Because plenty has been said elsewhere, I wasn’t going to mention his passing, quietly depressed though it left me. But then I remembered something I’d been meaning to do, and now never will. The early Culture novels are, in my opinion, some of the best SF written in the 20th century (some of the later ones less so, which is what you get for creating a working Utopia, but that’s a discussion for another day). The third book, Use of Weapons, ends with an awesome sting in the tail, delivered via a powerful and – in typical Banksie fashion – deeply twisted, image. When, some time after reading the book, I discovered the author’s love of the music of Warren Zevon (another genius taken too soon…) I instantly made a connection between this image and the song Excitable Boy.
Now it may just be me, but having written enough to have an inkling of how these things work, I think it’s entirely possible that the seed for Use of Weapons was planted in Banks’ fervent brain by one line in this song. I always planned to ask him, should we meet again. He hasn’t been to cons for a while, but maybe I could take a moment of his time at Worldcon next year. But that won’t happen. It’s odd how the small things bring home the big, nasty truths.
Here’s to you Banksie mate. Have a dram on me at the great pub in the sky.
*I’m an agnostic: does it show?
What she said and pass the malt. A great bloke who wrote great books who be well missed.
I had a question I wanted to ask, too. It’s about an atmosphere, a particular feeling that crops up quite often.

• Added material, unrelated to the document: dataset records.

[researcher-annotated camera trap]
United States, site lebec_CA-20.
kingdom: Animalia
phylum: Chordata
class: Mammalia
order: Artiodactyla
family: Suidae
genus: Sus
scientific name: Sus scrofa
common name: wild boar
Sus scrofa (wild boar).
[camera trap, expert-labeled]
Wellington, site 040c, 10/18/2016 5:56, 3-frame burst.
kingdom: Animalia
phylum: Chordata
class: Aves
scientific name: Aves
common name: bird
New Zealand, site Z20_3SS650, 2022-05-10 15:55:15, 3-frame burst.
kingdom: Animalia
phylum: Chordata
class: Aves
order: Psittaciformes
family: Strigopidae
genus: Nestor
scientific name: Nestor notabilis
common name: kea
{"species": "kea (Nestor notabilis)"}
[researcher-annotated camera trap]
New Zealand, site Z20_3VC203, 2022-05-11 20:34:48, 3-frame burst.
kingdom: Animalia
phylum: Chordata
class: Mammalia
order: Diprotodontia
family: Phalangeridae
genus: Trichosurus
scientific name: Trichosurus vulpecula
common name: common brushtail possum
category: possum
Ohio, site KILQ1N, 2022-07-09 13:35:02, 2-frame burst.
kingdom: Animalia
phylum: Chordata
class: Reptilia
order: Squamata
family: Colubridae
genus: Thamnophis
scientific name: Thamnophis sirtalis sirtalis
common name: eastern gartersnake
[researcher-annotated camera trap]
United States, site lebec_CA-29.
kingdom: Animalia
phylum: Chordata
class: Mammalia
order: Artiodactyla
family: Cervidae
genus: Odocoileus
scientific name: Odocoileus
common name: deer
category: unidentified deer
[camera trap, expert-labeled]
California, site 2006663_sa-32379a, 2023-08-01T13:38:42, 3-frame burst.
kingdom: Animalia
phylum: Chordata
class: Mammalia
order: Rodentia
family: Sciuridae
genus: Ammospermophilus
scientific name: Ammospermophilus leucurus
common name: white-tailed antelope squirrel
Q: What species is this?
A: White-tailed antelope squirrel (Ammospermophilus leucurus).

The elements are a seashore, usually with a stone building, and a great sense of loss, but with hope that the loss might not be permanent. *The Wasp Factory* is full of it, and *Stonemouth* has a lot as does *Espedair Street*. It’s less prominent in the SF, but the opening scene of *Excession* and the monastery with the railway tracks in *Against A Dark Background* have it, as do the final scenes of *The Algebraist*. I just want to know what gave rise to it, but now I never will.
Somewhere, in a beachfront bar on a pleasant orbital…
Well said, and I like you I have memories of conversations with Iain and happy memories of drunken times. It has quite frankly lowered my spirits to hear of his death this week, even though i knew it was only a matter of time from his announcement.
Nobody can write like Iain M Banks, but there is one thing that can be done in science fiction – write about an alternate universe where Iain continues living for a lot Lot LOT longer. He may be gone, but not forgotten, and may be resurrected in another reader/fan friendly form, while, of course, respecting his family’s wishes.
I like that: whether it happens or not, it’s my kind of thought experiment.